GREEN LIGHT

China is letting top AI firms buy Nvidia H200 chips

Signals Inbox·July 9, 2026·AI Chips

China is reportedly preparing to let Alibaba, ByteDance, DeepSeek, and other top AI firms buy a tightly limited pool of Nvidia H200 chips for training. Beijing may be rationing foreign compute because domestic chips still cannot cover every frontier training need.

The Signal, Explained in 3 Minutes

Q1What is the actual source?

The original report comes from The Information, citing two people with direct knowledge. Reuters then repeated the report. There is still no public Chinese government notice confirming that exactly 200,000 chips have been formally approved, so the safest wording is that China reportedly plans to allow limited purchases.

Q2What is China reportedly doing?

Chinese officials have reportedly told Alibaba, ByteDance, DeepSeek, and other leading AI firms that they may soon receive permission to buy H200 chips. The chips would be reserved mainly for AI training, and the total allocation may be below 200,000 units. This is controlled access, not an open market.

Q3Why is this a reversal?

SUPPLIED MATERIAL:
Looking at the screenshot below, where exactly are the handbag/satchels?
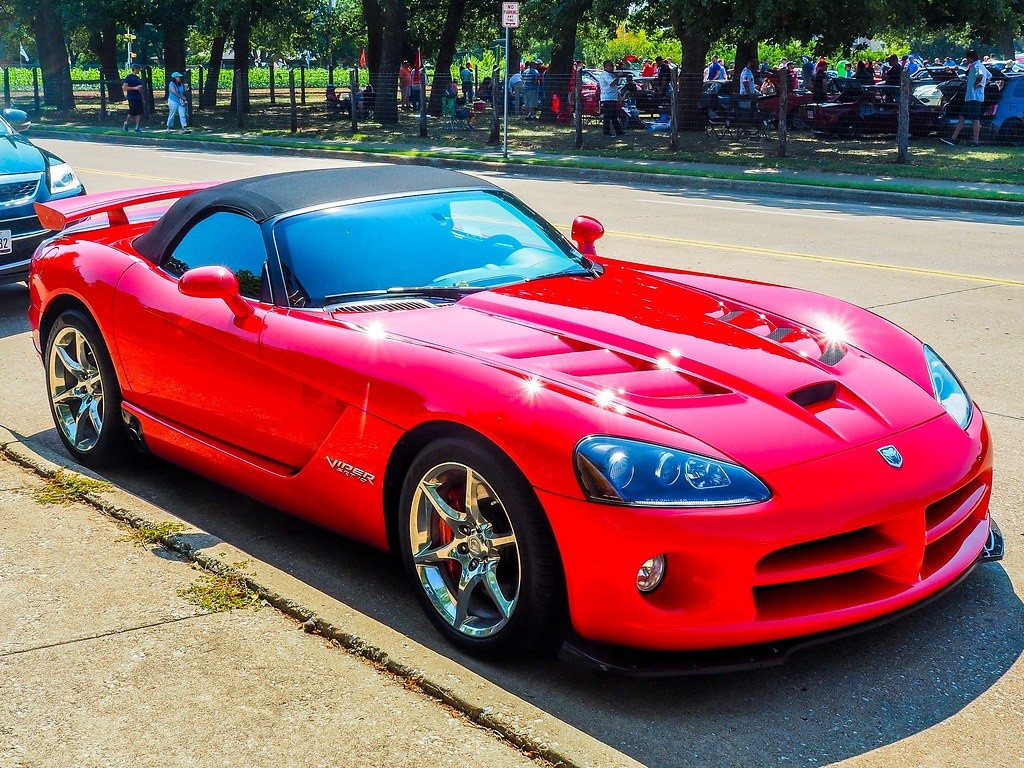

EXERCISE 1: Name every AI company that the report on China and Nvidia H200 chips says may be allowed to buy the chips.
EXERCISE 2: According to the report on China and Nvidia H200 chips, below what number of units may the total allocation fall?

RESPONSE AREA 1: Alibaba, ByteDance, DeepSeek

RESPONSE AREA 2: 200,000 units